==== PROVIDED TEXT ====
They looked perfect at 11am. When you meet up with them after at 11pm with mud half way up your thigh and slightly bleary they’ll look just as good as they pose for another Instagram photo. You’ll think life is unfair, but then you’ll ask them how there day was and they’ll murmur something vague about it being “really cool”. Instagram doesn’t lie though: their ten pictures of them smiling with a plastic cup of cider at the back of the main stage prove that you’ve had more fun.

The pill-head

Usually found shuffling in weird directions at the side of a tent stage in the few hours before sunset. This guy really wants to speak to you, in his seemingly never-ending come-up.  Expect him to nod vigorously at you and breach your personal space as he tells you once again that Dixon was voted the best DJ in the world for the third year running. His friends keep trying to laugh at him, but they can’t keep their teeth apart long enough to do so.

The music enthusiast

“Who you looking forward to seeing?” you ask innocently on the journey there. Half an hour later they’re still telling you about how great Silas & Snare were at Gottwood last year and how they would actually prefer to be there again this year rather than here, but their friend dropped out on them right at the very last minute “which was a shame because obviously the line-up is so much more independent and the atmosphere is totally incredible compared, like…”
==== ENTRIES SHOWN ====
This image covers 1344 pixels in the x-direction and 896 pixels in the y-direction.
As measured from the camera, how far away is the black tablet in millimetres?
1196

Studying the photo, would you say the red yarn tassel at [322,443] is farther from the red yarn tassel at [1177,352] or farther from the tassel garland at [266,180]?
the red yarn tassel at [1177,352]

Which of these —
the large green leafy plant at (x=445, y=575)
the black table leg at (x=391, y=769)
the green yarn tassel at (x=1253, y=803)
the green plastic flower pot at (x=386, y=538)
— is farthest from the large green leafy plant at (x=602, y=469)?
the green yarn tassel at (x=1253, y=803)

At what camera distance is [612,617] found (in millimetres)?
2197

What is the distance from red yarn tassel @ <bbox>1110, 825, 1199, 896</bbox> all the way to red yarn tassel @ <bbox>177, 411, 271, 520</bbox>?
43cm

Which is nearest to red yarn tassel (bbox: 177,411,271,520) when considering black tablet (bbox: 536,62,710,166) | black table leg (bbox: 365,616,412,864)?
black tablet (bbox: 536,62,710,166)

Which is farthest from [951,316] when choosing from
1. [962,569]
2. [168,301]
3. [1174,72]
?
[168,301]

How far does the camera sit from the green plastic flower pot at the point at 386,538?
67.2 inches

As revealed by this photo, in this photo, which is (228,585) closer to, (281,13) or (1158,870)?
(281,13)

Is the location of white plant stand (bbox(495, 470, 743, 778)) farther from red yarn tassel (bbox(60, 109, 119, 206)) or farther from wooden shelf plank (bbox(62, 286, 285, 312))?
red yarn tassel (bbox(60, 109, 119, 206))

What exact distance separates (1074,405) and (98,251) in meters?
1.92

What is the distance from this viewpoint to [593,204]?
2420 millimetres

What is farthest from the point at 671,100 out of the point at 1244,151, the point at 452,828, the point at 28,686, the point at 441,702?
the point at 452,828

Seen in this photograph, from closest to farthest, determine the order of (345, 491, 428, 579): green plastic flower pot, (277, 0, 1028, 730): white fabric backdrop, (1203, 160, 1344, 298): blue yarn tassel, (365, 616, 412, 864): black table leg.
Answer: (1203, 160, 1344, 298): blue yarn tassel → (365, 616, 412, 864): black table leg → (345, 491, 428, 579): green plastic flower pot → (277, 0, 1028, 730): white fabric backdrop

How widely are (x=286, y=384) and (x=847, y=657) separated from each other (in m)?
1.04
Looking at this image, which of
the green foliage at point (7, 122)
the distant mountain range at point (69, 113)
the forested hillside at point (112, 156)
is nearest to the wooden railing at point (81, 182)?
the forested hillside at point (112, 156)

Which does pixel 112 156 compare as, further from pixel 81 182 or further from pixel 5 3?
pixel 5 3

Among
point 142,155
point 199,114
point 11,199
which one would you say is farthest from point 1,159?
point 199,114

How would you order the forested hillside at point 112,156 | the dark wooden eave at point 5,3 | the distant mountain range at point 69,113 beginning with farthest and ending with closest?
====
WORK TO COMPLETE ▸
a – Answer these questions using the festival-goer sketches. Put each answer on its own line, marked (i), (ii) and (iii).
(i) At what time of day did the people in the first sketch look perfect?
(ii) Which DJ does the pill-head say was voted the best in the world, and for how many years running?
(iii) Where does the music enthusiast say Silas & Snare were great last year?
b – Decide whether each statement agrees with the festival-goer sketches. Answer yes or no, and quote the words from the sketches that decide it.
(i) The pill-head is usually found at the side of a tent stage in the hours before sunset.
(ii) The music enthusiast's friend dropped out well ahead of time.
(iii) The Instagram pictures show them smiling with a plastic cup of cider.
c – Carry on the festival-goer sketches from the point where they stop.

OUTPUTS FOR THE TASKS ▸
a –
(i) 11am
(ii) Dixon, for the third year running
(iii) At Gottwood

b –
(i) Yes: "Usually found shuffling in weird directions at the side of a tent stage in the few hours before sunset."
(ii) No: "their friend dropped out on them right at the very last minute"
(iii) Yes: "their ten pictures of them smiling with a plastic cup of cider at the back of the main stage"

c –
The crazy taxi driver

This year you were sensible. You pre-booked a taxi so that you wouldn’t have to start off your festival experience breathing into a stranger’s elbow on the tram for thirty minutes. Except the taxi is an hour late. Then the driver pulls over halfway there and refuses to go on unless you pay him. Then he doesn’t turn up when it’s time to go back, until an hour later when he shows up but angrily refuses to take you because there are less of you then he expected.  Eventually he starts driving the opposite and much longer way back. At one point you think he is kidnapping you. Public transport has never been so appealing.

The guy who pushed the boat out a little too far

The drug dealer

You’re sat down minding your own business when a tall shadow suddenly blocks out the sun. You look up. “You want any mandy mate?” the figure says. No, I don’t. I really don’t want to buy your baking soda, bath crystal mix in the middle of a very crowded public place full of police. “Any coke?” No. Stop asking me.  “Weed?” No.